会社がグレーな方法をとるのには、理由があります。利益率が低いとか、在庫が多いとか、
売れ残り・返品が多いから、グレーな手法に頼るようになります。
そして最後にバレて、テレビカメラの前で謝罪をし、事業を縮小することになります。
このような会社の現状に疑問を感じ立ち上がったあなたには、同じ思いの同僚がいます。
ここで、あなたがやるべきことは・・・・・・連判状・・・・・ではありません。
社内クーデターを起こそうと言うのではありません。
グレーな手法をとらざるを得ない原因を取り除く方法が無いか、研究する事です。
- 在庫を減らす
- 不良品を減らす
- 売れ残り・返品を減らす
方法を、グレーな手法ではない方法を考え出して下さい。
一人でやるんじゃない! 仲間がいるではないですか!
必ず見つかります。
見つかったら、経営トップに進言して下さい。
『改善委員会を組織したい!』と・・・・・・
これまでの手法を批判するのではありません。現状を改善する方法をあみ出す委員会です。
トップは、否定はしないでしょう。
何故なら、2割以上の社員が参加し、半分ぐらいの社員が賛同をする委員会だからです。
正義感が強く潔癖なあなたは、立ち上がろうとします。
だが、立ち上がるには一つだけ満たさなければならない条件があります。
あなたは会社にとって大事な人材か・・・・・・?
これが満たされていないと、うまくはいきません。
これまでの実績です。人はどんな正論も誰が言っているのかによって、判断が違ってきます。
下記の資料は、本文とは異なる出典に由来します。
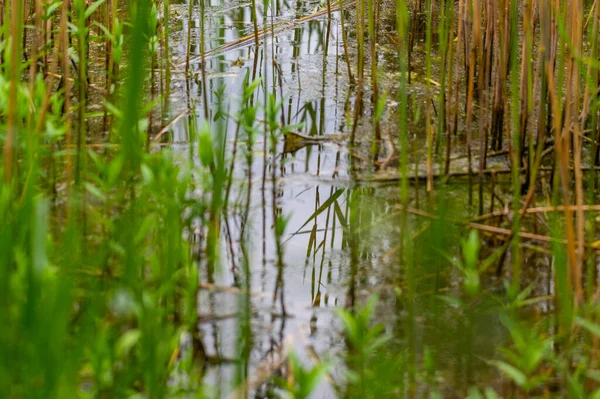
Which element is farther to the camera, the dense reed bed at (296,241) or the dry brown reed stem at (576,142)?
the dry brown reed stem at (576,142)

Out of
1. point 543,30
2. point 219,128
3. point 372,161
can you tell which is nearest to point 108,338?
point 219,128

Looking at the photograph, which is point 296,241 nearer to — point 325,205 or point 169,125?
point 325,205

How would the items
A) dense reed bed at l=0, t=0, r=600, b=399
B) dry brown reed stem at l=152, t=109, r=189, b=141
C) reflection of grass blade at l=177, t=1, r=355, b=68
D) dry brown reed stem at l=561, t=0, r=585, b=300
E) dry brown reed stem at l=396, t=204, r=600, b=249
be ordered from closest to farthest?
dense reed bed at l=0, t=0, r=600, b=399 → dry brown reed stem at l=561, t=0, r=585, b=300 → dry brown reed stem at l=396, t=204, r=600, b=249 → dry brown reed stem at l=152, t=109, r=189, b=141 → reflection of grass blade at l=177, t=1, r=355, b=68

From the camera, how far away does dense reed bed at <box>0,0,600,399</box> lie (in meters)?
1.40

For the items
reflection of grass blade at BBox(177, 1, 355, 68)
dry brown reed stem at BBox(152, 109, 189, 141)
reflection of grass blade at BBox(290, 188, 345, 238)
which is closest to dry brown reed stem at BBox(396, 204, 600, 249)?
reflection of grass blade at BBox(290, 188, 345, 238)

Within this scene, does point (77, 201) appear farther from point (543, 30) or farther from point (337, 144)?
point (543, 30)

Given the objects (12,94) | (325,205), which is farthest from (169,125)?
(12,94)

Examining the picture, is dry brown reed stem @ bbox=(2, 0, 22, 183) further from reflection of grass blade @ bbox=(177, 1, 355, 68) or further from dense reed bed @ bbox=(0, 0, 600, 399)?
reflection of grass blade @ bbox=(177, 1, 355, 68)

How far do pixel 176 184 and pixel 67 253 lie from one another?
86 cm

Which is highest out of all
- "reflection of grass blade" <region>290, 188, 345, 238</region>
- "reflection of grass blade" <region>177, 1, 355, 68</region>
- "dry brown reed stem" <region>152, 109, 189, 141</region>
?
"reflection of grass blade" <region>177, 1, 355, 68</region>

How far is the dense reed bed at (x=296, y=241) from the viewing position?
4.60 feet

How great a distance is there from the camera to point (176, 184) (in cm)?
202

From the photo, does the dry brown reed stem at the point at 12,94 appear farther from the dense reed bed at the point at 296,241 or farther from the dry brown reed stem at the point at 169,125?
the dry brown reed stem at the point at 169,125

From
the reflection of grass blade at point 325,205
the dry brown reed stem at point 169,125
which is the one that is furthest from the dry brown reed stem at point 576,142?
the dry brown reed stem at point 169,125
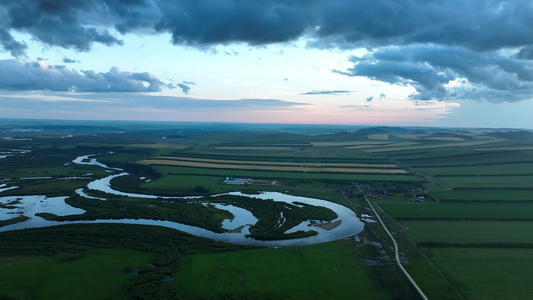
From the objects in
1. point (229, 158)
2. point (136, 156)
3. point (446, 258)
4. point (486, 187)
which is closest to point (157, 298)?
point (446, 258)

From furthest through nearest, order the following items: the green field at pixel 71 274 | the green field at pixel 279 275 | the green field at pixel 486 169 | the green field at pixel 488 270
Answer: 1. the green field at pixel 486 169
2. the green field at pixel 279 275
3. the green field at pixel 488 270
4. the green field at pixel 71 274

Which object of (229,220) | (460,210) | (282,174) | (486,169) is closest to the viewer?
(229,220)

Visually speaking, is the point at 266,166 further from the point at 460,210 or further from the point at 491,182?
the point at 460,210

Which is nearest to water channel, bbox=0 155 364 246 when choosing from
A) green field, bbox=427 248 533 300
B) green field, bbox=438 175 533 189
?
green field, bbox=427 248 533 300

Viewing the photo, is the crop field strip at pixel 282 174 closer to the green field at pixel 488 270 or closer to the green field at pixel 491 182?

誰もが認める人が主張するから、もっともだと思い人は動くのです
同じことを、実績の無い人が言っても、人は動かないものです。
実績があると思うなら、おおいにやって下さい。
実績が無いと思うなら、まず、実績を先に作ることです。
実績があり、目的意識をしっかり持ったあなたがすべき事は
社員全員の力を引き出す事です。
あなたがリーダーであってはいけません。チームプレーに徹することです。
トヨタがずば抜けた収益構造を持っているのは、チームプレーによるトヨタ方式を作り上げたからです。
一人のヒーローもいません、組織自体が組織の欠陥を修復するような動きをしています。
あなたがいなければ改善はスタートしなかったかも知れません。
しかし、あなたはキッカケを作っただけです。
会社を改善していくのは、よりよいチームプレーだけです。